## Exercise
Please rewrite the records below with every "green leaf" changed to "green foliage", keeping everything else the same.

## Given records

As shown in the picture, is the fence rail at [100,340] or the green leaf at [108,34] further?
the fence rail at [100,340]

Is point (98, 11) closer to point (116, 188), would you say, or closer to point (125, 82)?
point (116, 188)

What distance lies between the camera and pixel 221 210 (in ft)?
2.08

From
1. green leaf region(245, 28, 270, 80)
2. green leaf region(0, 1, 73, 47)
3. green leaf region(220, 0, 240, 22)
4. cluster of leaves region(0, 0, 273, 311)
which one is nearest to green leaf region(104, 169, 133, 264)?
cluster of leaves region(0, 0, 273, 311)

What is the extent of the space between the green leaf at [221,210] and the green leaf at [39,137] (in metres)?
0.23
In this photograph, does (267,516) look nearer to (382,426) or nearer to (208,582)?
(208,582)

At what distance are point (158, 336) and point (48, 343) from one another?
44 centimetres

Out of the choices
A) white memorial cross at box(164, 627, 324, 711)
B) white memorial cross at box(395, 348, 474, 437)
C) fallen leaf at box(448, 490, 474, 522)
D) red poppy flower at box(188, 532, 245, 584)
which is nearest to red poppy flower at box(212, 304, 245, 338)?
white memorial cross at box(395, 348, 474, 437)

## Exercise response
As shown in the picture, is the fence rail at [100,340] or the green foliage at [108,34] further?
the fence rail at [100,340]

Is point (98, 11) closer to point (116, 188), would you say, or closer to point (125, 82)?
point (116, 188)

What distance lies between the camera and pixel 221 210 (in ft)?
2.08

From
1. green foliage region(245, 28, 270, 80)
2. green foliage region(0, 1, 73, 47)
3. green foliage region(220, 0, 240, 22)
4. cluster of leaves region(0, 0, 273, 311)
which one is nearest to green foliage region(104, 169, 133, 264)?
cluster of leaves region(0, 0, 273, 311)

What is the extent of the space between the green foliage at [221,210] and the green foliage at [39,137] (in metres)?
0.23
In this photograph, does (267,516) look nearer to (382,426) or nearer to (208,582)?
(208,582)

At what distance are point (158, 336) and point (48, 343) from one another?
44 centimetres

Out of the choices
A) white memorial cross at box(164, 627, 324, 711)
B) white memorial cross at box(395, 348, 474, 437)
C) fallen leaf at box(448, 490, 474, 522)
D) red poppy flower at box(188, 532, 245, 584)
which is nearest to red poppy flower at box(212, 304, 245, 338)?
white memorial cross at box(395, 348, 474, 437)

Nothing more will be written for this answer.